◆ DATA SUPPLIED
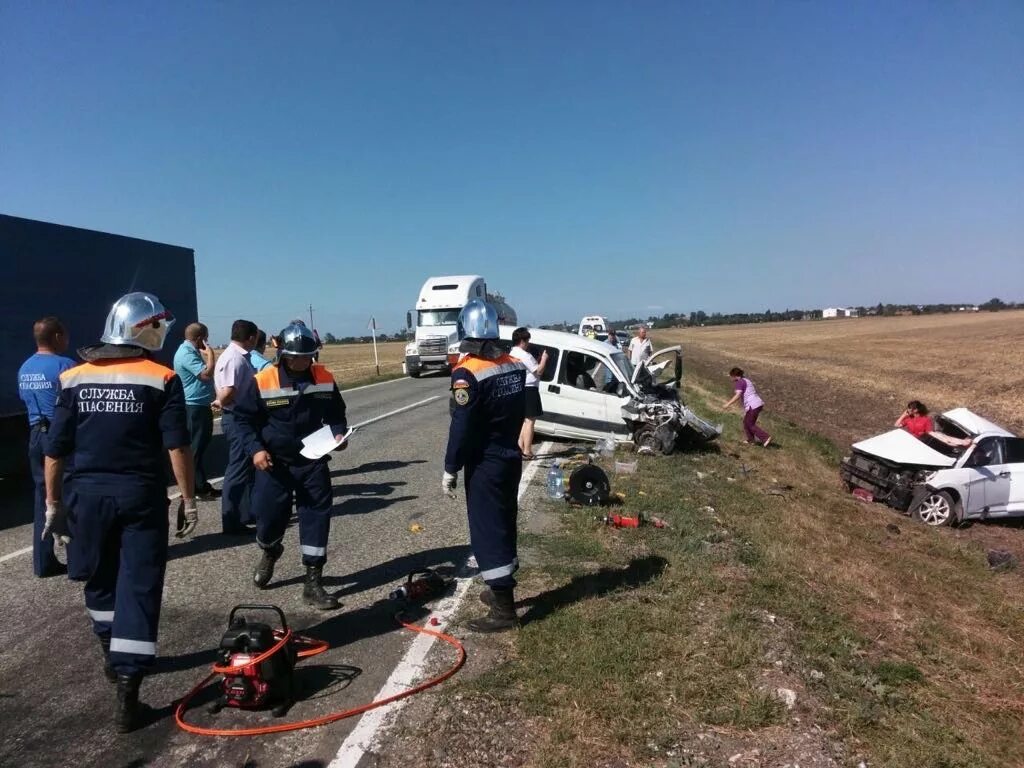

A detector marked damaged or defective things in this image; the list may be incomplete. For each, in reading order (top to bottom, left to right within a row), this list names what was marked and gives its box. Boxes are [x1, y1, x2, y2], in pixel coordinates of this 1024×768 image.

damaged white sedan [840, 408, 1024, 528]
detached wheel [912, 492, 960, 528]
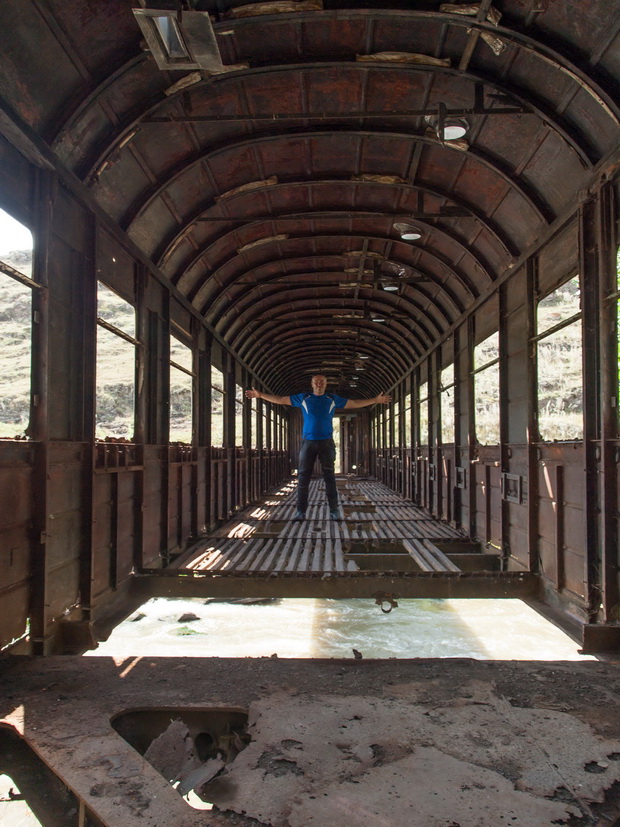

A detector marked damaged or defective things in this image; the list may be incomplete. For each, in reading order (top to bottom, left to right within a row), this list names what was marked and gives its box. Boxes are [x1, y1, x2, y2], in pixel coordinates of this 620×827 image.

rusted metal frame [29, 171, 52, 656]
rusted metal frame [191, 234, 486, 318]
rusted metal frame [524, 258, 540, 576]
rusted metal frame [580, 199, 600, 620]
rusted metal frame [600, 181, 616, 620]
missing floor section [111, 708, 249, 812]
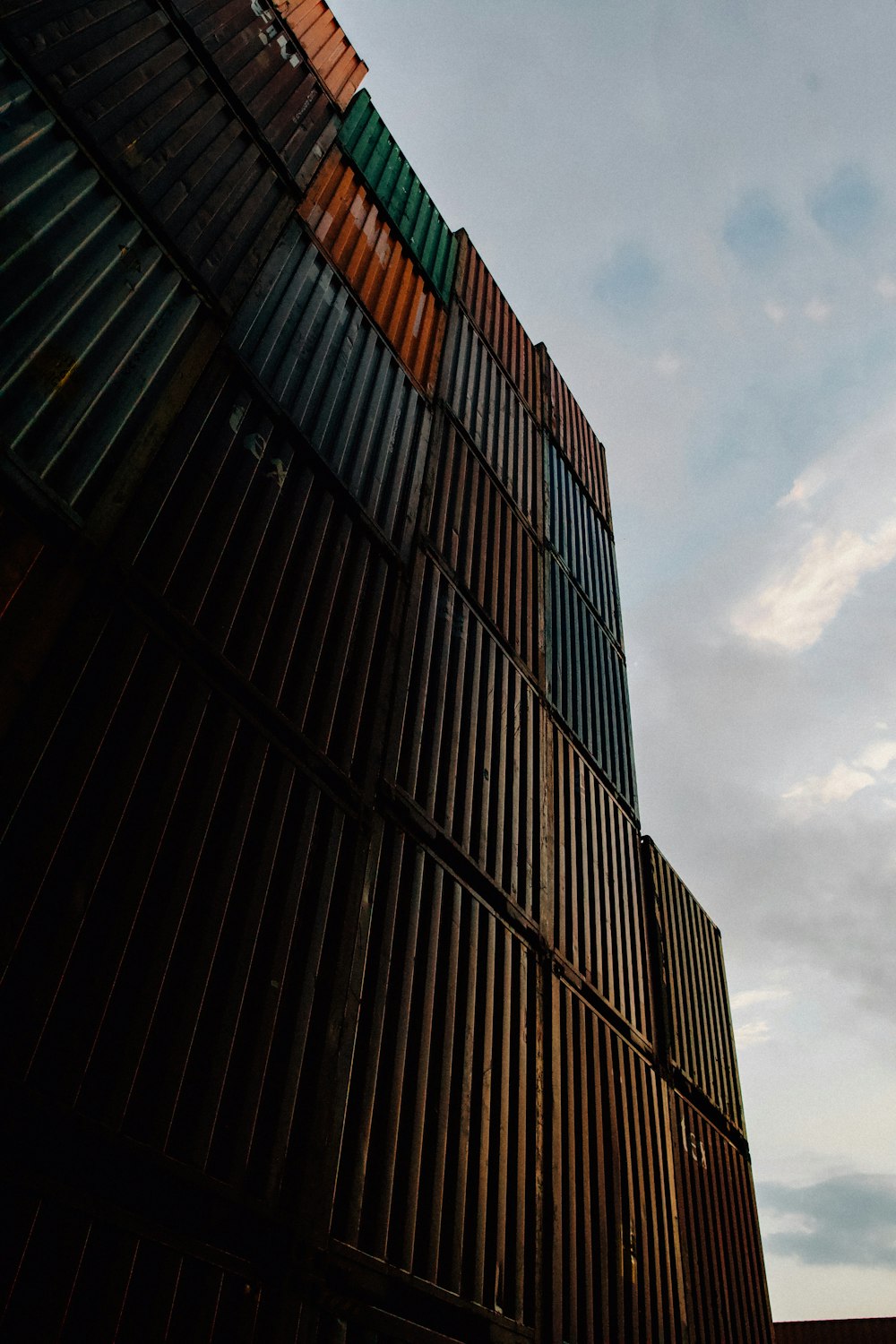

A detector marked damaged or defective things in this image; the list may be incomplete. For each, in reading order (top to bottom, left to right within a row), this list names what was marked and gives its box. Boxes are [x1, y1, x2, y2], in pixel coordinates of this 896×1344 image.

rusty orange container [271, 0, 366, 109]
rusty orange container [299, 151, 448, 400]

◆ EXERCISE TASK
Write out all three entries above word for word, with each picture left out.

◆ PROBLEM SOLUTION
A detector marked damaged or defective things in this image; the list may be incomplete. For each, in reading order (top to bottom, left to right within a row), this list names what was marked and gives its box. Boxes are [x1, y1, x2, y2], in pixel coordinates of this 1024×768 image.

damaged white sedan [840, 408, 1024, 528]
detached wheel [912, 492, 960, 528]

A detector marked damaged or defective things in this image; the list may be incomplete. For each, in reading order (top to bottom, left to right within a row), this list names what was marked and gives its box. Boxes are [x1, y1, x2, y2], in pixel coordinates of this 620×827 image.

rusted metal frame [29, 171, 52, 656]
rusted metal frame [191, 234, 486, 318]
rusted metal frame [524, 258, 540, 576]
rusted metal frame [580, 199, 600, 620]
rusted metal frame [600, 181, 616, 620]
missing floor section [111, 708, 249, 812]

A detector marked damaged or defective things in this image; the list may be incomplete. For each, in reading order (top to bottom, left to right within a row), this list names what was marked and gives its box. Boxes are [x1, y1, x2, y2], in pixel coordinates of this 896×1344 image.

rusty orange container [271, 0, 366, 109]
rusty orange container [299, 151, 448, 400]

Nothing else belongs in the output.